The task: Continue the piece about Michael Martone's writing on Indiana, starting right after its final sentence.

Michael Martone is the author of several fiction and nonfiction collections, including The Blue Guide to Indiana, Seeing Eye, Pensée: The Thoughts of Dan Quayle, Fort Wayne is Seventh on Hitler’s List, and The Flatness and Other Landscapes, a collection of essays about the Midwest which received the 1998 AWP Award for Creative Nonfiction. Praised for his wit, sarcasm, and passionate language, Martone often writes about Indiana life with what Louise Edrich describes as a “deep affection for the ordinary.”

In The Blue Guide to Indiana, Martone sites Indiana as home for such remarkable places as a cemetery for nudists, the Eugene V. Debs Pro-Am Golf Tournament, and the Tomb of Orville Redenbacher. Though satirical, The Blue Guide to Indiana, along with the more serious The Flatness and Other Landscapes, criticizes urban development and its destruction of Indiana’s natural terrain. In a passage of The Blue Guide to Indiana that ridicules the excessive expansions of local corporations, Martone writes, “Over the last several years, an Indianapolis drug company has been quietly purchasing a wide swath of swamp land and marginally profitable farms near the town of Martinsville. Recently, this bucolic setting has been transformed by a prodigious collection of construction equipment—earth movers and cranes, dump trucks and bulldozers—as the pharmaceutical giant breaks ground for an unprecedented new project opening in the spring of the year 2003: Eli Lilly Land.”

Data block:
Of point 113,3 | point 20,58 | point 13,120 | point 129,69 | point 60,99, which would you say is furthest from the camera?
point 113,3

Solved exercise:
“Martone is...a fabulous inventor of history,...memory, landscape and people. His...magical tours...cross...borders between fact and fiction.” —Melanie Rae Thon, author of Visions on the Cooke City Highway

“In the alternate universe that Michael Martone inhabits,...the state of Indiana is the most exotic spot on the planet.” —Robert Boswell, author of American Owned Love

“[The Blue Guide to Indiana is a] creative tour of an unassuming yet truly vital place . . . Here, in no-nonsense, deeply felt, and dryly humorous essays, he rejects the tired image of the heartland, suggesting that the Midwest is more like skin. . . . Martone parlays this arresting observation into captivating meditations on flatland life.” —Booklist

“This delightful train ride across the Midwest is highly recommended. . . . [Martone] writes about everyday towns, filled with everyday people. He describes the landscape with such passion that his essays become like word-paintings, and its inhabitants seem like characters in a film.” —Library Journal

Martone, who was born in Ft. Wayne, Indiana, attended Butler University, Indiana University, and John Hopkins University. He has previously taught at Iowa State, Harvard, and Syracuse, and currently teaches literature and creative writing at the University of Alabama.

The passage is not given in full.